# Floor standing speakers



## arun narula (Dec 25, 2013)

Hi Friends : 
1) What is the ideal cut off frequency of floor standing speakers (Tower speakers ) when used in movie mode is it okay to let them run all the way down to 20 Hz or follow the THX standards and cut them off at 80Hz and set the subwoofer cut off at 90Hz . Basically to avoid damaging the Lf driver when the systems is pushed to high levels in action movies . Is there any way to restore to normal settings when listining to music . Sob off and Speaker in full range .

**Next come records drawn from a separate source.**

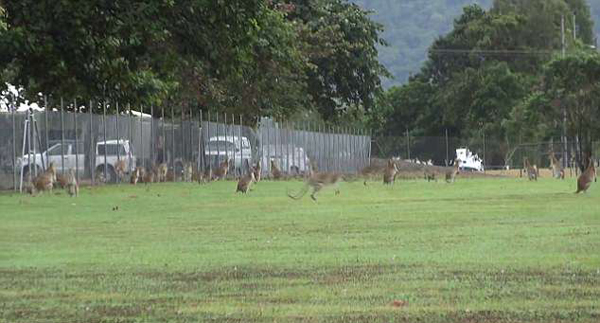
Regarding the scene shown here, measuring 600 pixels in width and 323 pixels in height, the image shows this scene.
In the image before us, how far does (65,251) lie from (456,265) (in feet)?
14.4

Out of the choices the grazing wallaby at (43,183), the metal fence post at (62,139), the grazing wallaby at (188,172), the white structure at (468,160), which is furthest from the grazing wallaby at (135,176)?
the white structure at (468,160)

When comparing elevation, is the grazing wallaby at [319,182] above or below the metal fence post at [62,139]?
below

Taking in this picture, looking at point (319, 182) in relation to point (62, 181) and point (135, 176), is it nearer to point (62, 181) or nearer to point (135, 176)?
point (62, 181)

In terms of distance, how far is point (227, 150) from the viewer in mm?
49688

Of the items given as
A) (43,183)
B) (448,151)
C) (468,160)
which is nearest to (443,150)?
(448,151)

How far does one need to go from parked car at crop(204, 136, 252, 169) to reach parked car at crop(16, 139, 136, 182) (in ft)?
22.3

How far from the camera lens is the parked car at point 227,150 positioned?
160 ft

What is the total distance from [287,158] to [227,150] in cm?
725

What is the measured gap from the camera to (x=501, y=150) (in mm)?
76688

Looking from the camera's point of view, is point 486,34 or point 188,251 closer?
point 188,251

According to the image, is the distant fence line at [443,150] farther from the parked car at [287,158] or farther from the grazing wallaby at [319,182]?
the grazing wallaby at [319,182]

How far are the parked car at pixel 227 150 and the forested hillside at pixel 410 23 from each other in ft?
381

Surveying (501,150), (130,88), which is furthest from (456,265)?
(501,150)

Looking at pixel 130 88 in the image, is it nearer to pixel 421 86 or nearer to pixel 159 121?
pixel 159 121
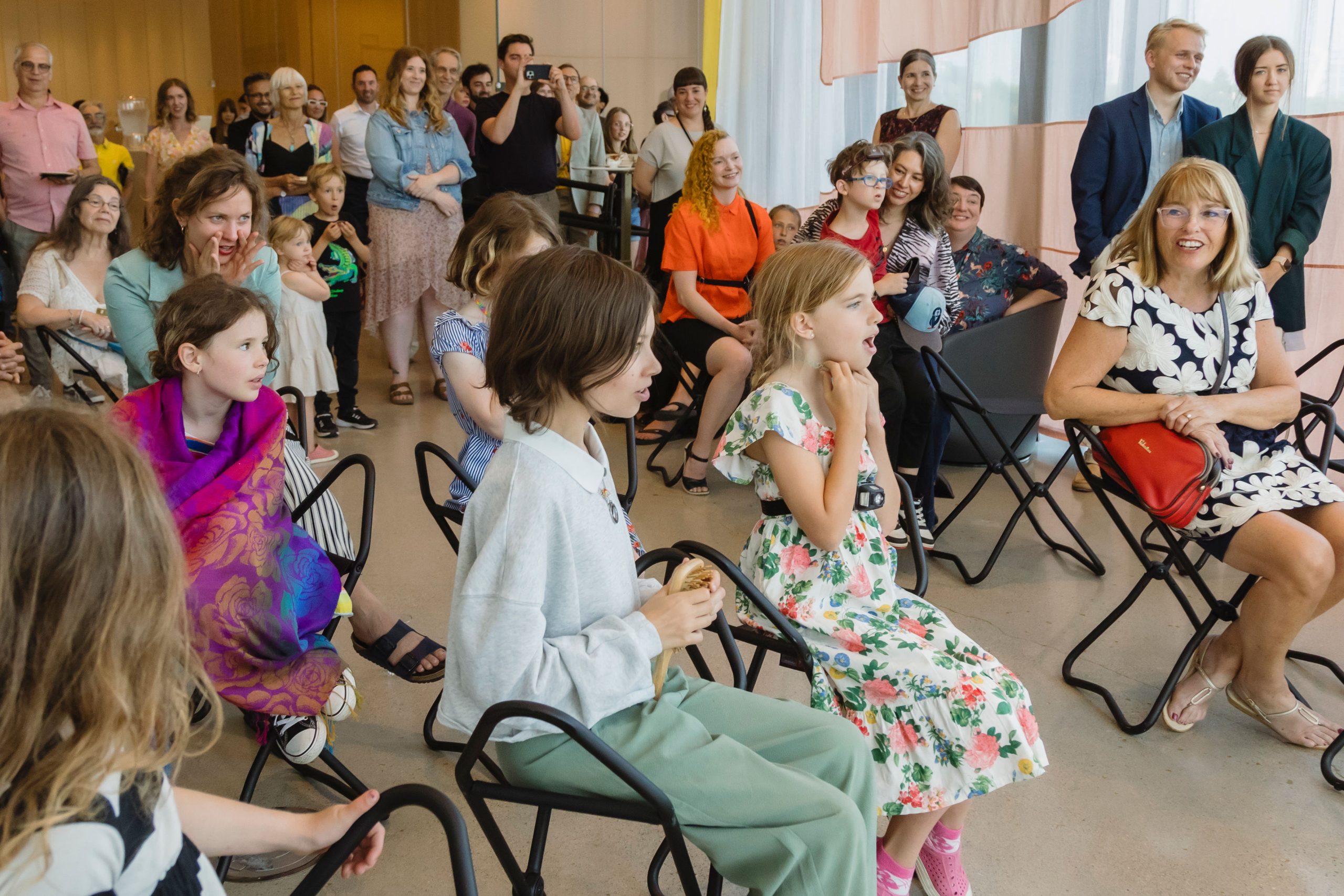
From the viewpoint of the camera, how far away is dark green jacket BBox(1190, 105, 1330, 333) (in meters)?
3.66

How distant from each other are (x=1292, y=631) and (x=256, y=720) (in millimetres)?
2161

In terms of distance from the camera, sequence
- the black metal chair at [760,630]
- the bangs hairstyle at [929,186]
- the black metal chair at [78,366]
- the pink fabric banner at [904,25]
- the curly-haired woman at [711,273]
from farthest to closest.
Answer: the pink fabric banner at [904,25]
the curly-haired woman at [711,273]
the bangs hairstyle at [929,186]
the black metal chair at [78,366]
the black metal chair at [760,630]

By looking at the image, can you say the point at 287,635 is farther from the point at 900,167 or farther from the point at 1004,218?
the point at 1004,218

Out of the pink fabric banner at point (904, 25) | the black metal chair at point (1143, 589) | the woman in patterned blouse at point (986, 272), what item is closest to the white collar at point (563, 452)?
the black metal chair at point (1143, 589)

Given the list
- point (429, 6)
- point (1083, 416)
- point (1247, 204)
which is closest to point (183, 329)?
point (1083, 416)

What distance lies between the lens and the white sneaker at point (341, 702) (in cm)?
197

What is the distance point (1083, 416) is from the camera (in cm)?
252

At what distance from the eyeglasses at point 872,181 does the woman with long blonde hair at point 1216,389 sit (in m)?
1.20

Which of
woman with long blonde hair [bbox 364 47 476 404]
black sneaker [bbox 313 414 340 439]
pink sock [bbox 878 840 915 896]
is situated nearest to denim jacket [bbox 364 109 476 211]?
woman with long blonde hair [bbox 364 47 476 404]

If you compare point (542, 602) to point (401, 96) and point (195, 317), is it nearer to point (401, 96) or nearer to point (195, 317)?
point (195, 317)

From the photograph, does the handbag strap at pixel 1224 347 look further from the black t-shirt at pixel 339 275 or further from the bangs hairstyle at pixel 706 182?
the black t-shirt at pixel 339 275

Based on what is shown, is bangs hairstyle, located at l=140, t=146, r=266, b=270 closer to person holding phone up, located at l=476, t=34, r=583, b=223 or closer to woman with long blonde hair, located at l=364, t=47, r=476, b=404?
woman with long blonde hair, located at l=364, t=47, r=476, b=404

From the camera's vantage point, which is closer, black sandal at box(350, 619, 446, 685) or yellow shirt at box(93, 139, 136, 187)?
black sandal at box(350, 619, 446, 685)

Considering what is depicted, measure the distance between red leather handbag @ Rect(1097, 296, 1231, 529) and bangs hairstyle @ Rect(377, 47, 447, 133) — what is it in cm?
404
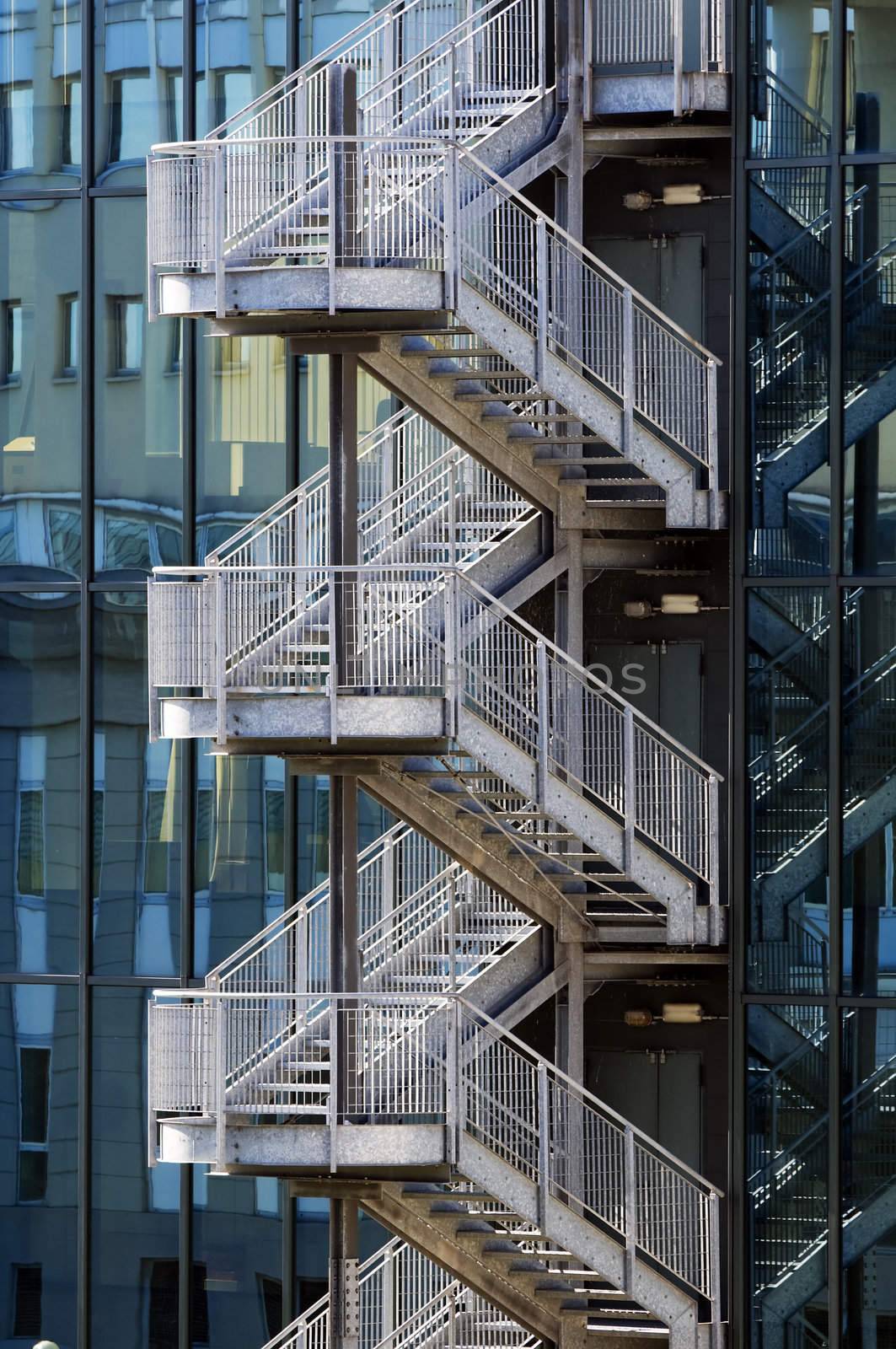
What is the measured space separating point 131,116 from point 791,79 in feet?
21.4

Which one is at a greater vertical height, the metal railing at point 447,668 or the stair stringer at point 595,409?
the stair stringer at point 595,409

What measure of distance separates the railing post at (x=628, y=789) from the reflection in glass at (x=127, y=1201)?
5.68m

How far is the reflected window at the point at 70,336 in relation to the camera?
27.7m

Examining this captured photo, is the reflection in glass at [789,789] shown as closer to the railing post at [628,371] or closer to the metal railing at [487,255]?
the metal railing at [487,255]

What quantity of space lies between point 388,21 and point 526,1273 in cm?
1070

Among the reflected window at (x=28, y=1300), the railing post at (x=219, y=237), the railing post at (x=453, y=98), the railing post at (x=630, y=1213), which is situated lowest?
the reflected window at (x=28, y=1300)

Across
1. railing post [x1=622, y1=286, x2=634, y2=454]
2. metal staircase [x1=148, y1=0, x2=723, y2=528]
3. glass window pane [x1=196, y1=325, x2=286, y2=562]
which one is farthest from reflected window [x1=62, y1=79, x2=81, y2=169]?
railing post [x1=622, y1=286, x2=634, y2=454]

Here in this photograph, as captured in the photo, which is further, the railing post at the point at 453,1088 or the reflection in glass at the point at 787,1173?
the reflection in glass at the point at 787,1173

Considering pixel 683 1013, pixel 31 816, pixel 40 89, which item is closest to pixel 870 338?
pixel 683 1013

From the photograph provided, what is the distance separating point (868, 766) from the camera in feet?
79.1

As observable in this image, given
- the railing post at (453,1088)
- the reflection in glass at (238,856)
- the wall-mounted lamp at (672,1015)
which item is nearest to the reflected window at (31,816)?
the reflection in glass at (238,856)

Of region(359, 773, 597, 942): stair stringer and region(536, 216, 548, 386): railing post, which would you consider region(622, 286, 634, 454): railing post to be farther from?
region(359, 773, 597, 942): stair stringer

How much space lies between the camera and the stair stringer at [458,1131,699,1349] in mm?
22594

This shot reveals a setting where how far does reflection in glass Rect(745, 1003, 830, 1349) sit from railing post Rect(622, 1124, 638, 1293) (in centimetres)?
118
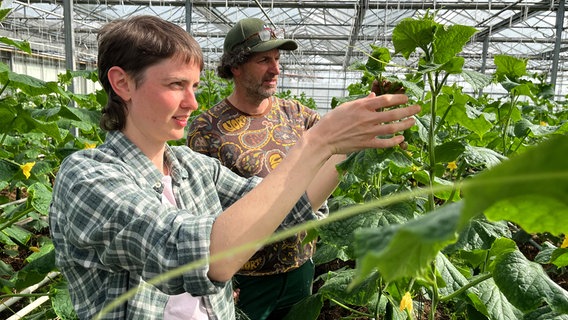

2) A subwoofer has a in built crossover and no bypass option . The AV receiver too has the facility so when setting the LF to go to sub isnt there going to be a phase shift happening when 2 crossovers come in line . So ideally it is best to use a sub with a bypass option Is this correct .


----------



## dougc (Dec 19, 2009)

Hi, welcome to The Shack! I would not run them full range for movies or you risk damaging them if they are not capable below 20hz. I let my avr take care of the lpf on the sub so that it can roll off completely.


----------



## nova (Apr 30, 2006)

Hello and welcome to the Shack.

There is no ideal crossover setting. It depends on many things like; your room, your speakers, your sub etc. You can run them full range or crossed over at 80Hz or somewhere in-between. I typically run mine set at 40hz as my speakers go down to 27Hz (±3dB). Is it idea? Probably not but after a lot of experimenting it is what sounds best to me in my room. You can usually go back to full range by simply selecting Direct Mode, Pure Direct or some similar variant depending on your AVR.

As for the sub, I would not set it at 90Hz, I'd recommend setting it as high as it will go if it does not have a bypass.


----------



## willis7469 (Jan 31, 2014)

If by "subwoofer cutoff" you mean the LPF or low pass filter, you'll want this left at 120hz. The crossover for the towers will depend on the frequency response of the speaker. However, even if your speakers go down to say, 40hz, 80 is still accepted as the best place. At least to start. And as said, even taking into account the internal crossovers in the speaker, and their natural roll off, I wouldn't run them full range for movie application.


----------



## arun narula (Dec 25, 2013)

Thank you all for the reply. A friend is looking at the B&W 683S for the fronts centre htm61s2 surrounds s686s2 and subs asw610 has anyone review these


----------